- Page excerpt -
Should a Christian ever be unhappy? In some periods of church history it would have seemed absurd to ask such a question. These were the periods in which Christians cultivated an air of grave solemnity and earned for themselves a reputation for being glum and lugubrious.

At other times—including, I think, our own day—the opposite tendency has been apparent. Evangelism has been debased into the simple invitation to “come to Jesus and be happy.” The signature tune of the Christian Church has been “I Am Happy.” Christians are to appear hearty, ebullient, and boisterous. In a Christian magazine I receive, every Christian’s picture (and there are many) shows him with a grin from ear to ear. Some Christians would defend this attitude by quoting such Scripture as “Rejoice in the Lord always.”

But the true biblical image of the Christian is neither of these. Nor is it both together, though joy and sorrow are both part of the Christian life. “There is a time to laugh, and there is a time to weep,” said the Preacher in Ecclesiastes. Moreover, we are followers of One who went about saying, “Be of good cheer.… Go in peace,” yet was called “the Man of sorrows.” The Apostle Paul expressed the same paradox in Second Corinthians 6:10—“as sorrowful, yet always rejoicing.”

- Tasks for this exercise -
A: In the passage on Christian happiness, transcribe the part that opens with the words containing "Should a Christian" and closes with "glum and lugubrious.".
B: Translate this sentence from the passage on Christian happiness into Spanish: "But the true biblical image of the Christian is neither of these."

(Source data)

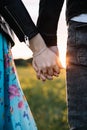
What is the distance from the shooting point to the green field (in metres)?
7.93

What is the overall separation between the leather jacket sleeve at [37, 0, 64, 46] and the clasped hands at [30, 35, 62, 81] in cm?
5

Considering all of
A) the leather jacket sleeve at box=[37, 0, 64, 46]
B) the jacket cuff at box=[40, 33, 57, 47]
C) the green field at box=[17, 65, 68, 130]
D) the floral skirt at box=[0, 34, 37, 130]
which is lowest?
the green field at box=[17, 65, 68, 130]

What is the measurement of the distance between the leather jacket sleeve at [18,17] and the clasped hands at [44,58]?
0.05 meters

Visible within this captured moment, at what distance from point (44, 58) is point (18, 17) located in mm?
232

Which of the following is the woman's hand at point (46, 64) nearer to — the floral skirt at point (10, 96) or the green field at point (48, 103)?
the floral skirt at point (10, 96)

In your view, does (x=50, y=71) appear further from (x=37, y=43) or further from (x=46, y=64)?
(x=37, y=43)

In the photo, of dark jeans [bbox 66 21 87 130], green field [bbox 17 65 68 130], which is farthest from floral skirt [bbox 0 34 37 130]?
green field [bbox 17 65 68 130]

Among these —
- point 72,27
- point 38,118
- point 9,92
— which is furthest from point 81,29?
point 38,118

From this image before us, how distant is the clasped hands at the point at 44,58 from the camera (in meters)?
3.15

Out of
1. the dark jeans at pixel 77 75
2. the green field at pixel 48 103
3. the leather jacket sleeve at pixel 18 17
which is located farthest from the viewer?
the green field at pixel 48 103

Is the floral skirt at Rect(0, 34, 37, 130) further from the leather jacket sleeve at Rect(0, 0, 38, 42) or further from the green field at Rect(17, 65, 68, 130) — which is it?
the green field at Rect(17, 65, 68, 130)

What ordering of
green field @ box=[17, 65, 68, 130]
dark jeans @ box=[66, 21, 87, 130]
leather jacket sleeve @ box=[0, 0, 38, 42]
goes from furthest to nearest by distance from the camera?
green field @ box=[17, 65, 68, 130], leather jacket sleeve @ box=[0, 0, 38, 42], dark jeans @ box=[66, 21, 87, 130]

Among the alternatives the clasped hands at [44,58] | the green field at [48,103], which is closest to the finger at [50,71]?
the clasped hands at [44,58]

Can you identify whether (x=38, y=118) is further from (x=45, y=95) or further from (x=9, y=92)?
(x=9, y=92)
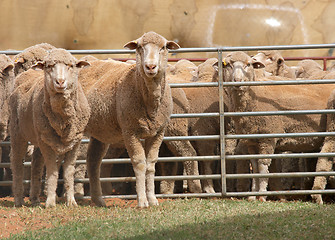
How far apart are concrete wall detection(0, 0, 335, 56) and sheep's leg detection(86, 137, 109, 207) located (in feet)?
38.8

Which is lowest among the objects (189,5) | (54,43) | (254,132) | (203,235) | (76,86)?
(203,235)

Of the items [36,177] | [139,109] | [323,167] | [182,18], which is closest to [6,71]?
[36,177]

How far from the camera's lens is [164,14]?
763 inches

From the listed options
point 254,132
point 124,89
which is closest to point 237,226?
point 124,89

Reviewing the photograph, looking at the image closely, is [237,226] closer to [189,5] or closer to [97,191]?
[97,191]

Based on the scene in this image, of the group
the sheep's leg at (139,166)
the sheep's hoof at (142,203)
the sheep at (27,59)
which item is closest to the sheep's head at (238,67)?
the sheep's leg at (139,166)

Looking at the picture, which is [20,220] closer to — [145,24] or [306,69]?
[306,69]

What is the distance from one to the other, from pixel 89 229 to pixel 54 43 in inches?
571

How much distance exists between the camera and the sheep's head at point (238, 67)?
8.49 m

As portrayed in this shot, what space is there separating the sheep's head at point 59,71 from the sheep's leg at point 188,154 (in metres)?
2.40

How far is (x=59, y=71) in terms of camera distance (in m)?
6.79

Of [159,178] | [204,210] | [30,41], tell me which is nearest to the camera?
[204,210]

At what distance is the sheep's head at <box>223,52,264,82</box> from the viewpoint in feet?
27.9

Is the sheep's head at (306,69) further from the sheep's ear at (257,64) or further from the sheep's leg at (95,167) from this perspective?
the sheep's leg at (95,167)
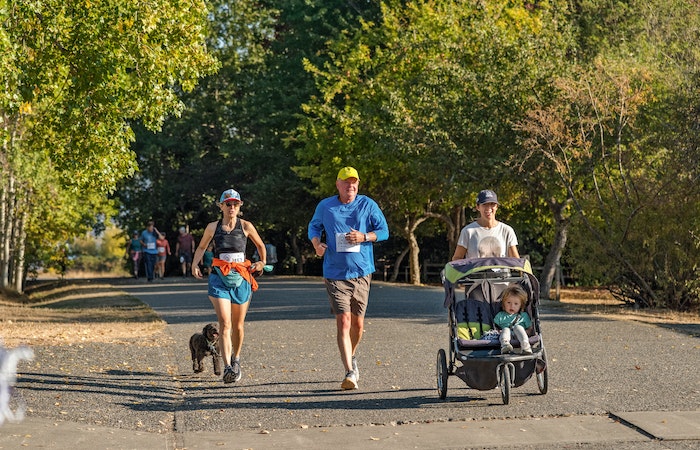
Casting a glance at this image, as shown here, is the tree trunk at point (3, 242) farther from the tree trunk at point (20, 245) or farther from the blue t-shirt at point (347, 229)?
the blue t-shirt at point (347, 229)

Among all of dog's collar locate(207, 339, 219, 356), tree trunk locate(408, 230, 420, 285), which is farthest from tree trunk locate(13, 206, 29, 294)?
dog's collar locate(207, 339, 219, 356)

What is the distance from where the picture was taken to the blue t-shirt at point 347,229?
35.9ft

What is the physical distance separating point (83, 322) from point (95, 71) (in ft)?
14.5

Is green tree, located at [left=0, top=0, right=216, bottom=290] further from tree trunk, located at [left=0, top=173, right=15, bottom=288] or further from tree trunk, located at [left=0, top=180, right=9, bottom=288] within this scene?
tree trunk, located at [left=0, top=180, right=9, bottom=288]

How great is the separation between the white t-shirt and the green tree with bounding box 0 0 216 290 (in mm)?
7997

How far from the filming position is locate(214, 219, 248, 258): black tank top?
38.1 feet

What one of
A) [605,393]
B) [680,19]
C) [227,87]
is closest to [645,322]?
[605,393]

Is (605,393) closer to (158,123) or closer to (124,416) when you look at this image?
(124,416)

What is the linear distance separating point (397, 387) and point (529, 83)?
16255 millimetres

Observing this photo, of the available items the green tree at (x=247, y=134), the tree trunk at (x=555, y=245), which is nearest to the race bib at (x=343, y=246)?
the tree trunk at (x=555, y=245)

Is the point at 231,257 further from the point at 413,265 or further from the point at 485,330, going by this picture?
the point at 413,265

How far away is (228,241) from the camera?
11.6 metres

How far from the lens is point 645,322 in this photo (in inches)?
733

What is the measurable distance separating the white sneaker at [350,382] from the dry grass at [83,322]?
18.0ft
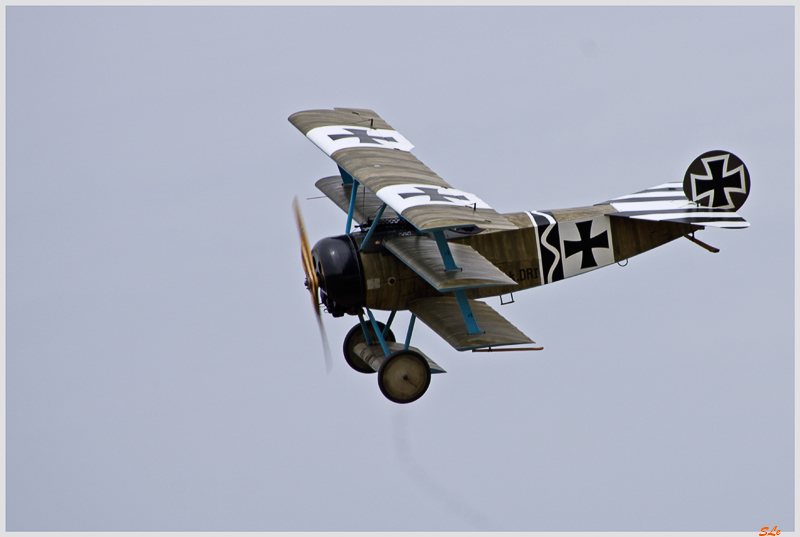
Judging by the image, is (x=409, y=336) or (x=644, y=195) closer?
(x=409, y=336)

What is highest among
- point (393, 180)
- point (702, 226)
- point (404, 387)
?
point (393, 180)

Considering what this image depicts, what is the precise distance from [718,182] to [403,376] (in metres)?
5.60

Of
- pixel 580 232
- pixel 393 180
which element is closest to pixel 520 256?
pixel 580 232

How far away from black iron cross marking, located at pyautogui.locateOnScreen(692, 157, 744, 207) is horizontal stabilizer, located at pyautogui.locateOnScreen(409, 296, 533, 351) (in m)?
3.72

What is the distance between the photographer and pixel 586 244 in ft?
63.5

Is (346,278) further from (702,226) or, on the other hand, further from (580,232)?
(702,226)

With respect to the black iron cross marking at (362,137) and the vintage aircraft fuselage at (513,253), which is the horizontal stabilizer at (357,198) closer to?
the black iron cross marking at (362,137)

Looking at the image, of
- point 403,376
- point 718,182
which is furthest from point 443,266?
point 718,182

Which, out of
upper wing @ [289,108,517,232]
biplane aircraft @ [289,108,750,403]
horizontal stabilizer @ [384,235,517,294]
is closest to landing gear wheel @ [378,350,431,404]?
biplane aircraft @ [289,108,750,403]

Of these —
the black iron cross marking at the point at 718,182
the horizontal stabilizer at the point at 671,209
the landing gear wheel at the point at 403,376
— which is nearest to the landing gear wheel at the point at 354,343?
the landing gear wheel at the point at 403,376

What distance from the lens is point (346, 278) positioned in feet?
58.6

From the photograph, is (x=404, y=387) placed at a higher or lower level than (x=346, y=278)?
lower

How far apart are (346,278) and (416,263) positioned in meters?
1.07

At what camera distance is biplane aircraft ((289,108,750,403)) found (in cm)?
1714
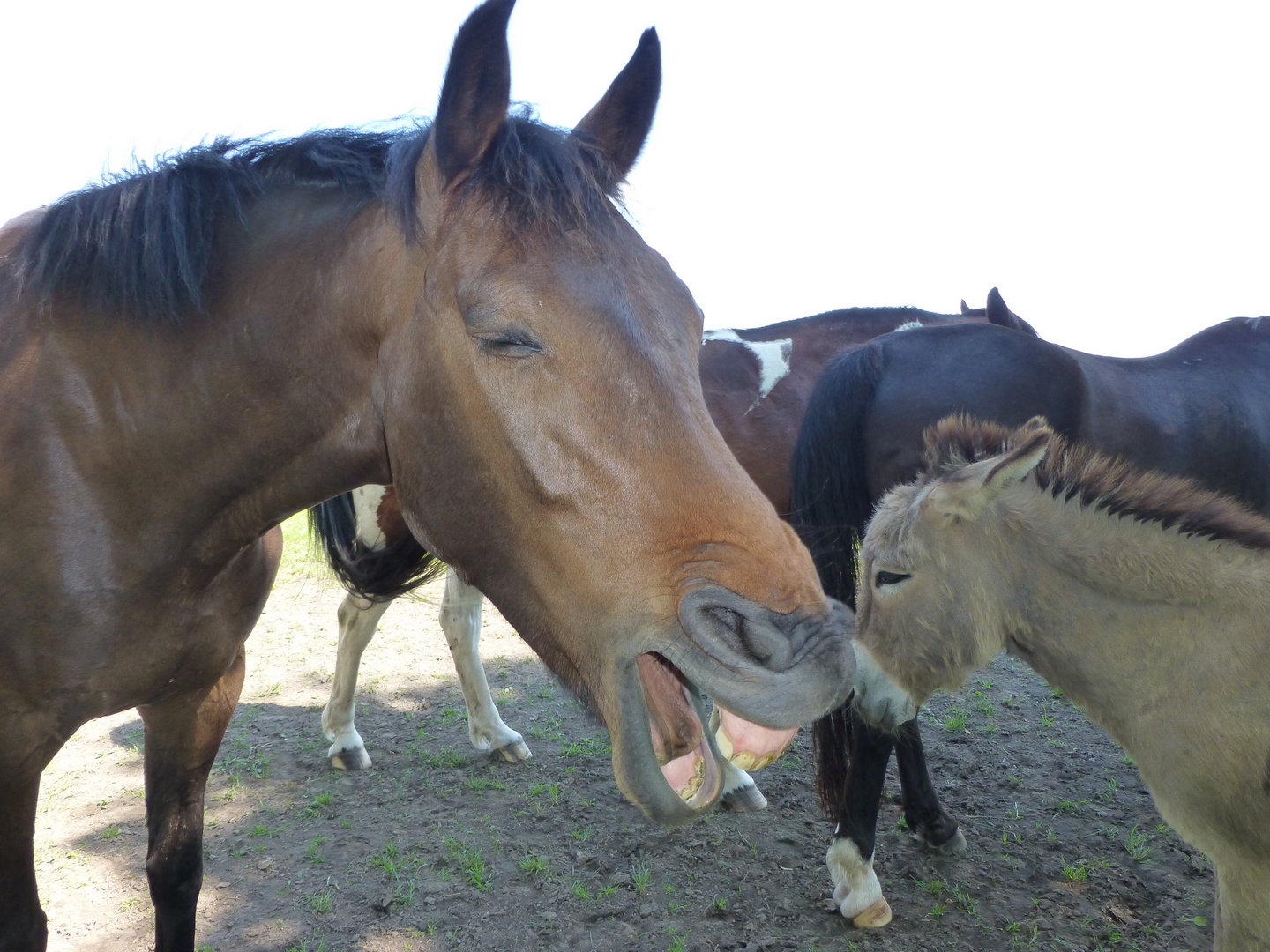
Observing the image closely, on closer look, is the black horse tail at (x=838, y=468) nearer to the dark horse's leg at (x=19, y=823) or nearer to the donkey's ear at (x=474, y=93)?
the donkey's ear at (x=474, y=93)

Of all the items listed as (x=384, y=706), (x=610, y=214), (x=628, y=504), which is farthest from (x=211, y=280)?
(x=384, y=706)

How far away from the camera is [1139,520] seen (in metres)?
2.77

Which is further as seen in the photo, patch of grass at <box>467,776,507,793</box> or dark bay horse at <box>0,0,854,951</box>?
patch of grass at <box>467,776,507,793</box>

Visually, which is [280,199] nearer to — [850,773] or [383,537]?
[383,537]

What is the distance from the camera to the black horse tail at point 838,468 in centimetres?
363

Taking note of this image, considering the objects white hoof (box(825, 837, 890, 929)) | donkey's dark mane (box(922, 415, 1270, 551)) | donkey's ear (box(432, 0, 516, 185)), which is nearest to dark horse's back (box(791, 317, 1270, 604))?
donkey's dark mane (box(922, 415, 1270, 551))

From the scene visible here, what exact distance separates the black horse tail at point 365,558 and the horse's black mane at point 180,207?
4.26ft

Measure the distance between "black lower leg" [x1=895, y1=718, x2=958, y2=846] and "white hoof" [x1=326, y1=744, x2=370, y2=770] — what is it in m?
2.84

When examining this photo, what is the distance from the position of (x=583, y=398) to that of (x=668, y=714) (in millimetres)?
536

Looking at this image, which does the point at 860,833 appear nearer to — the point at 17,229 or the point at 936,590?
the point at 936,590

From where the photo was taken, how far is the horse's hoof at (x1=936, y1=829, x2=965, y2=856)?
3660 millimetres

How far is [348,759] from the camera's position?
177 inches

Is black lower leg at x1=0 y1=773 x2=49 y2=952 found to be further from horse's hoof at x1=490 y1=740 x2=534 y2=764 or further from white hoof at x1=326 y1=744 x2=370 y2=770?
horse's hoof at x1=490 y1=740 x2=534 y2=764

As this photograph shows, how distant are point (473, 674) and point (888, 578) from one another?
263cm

- Answers per task -
A:
Should a Christian ever be unhappy? In some periods of church history it would have seemed absurd to ask such a question. These were the periods in which Christians cultivated an air of grave solemnity and earned for themselves a reputation for being glum and lugubrious.

B: Pero la verdadera imagen bíblica del cristiano no es ninguna de estas.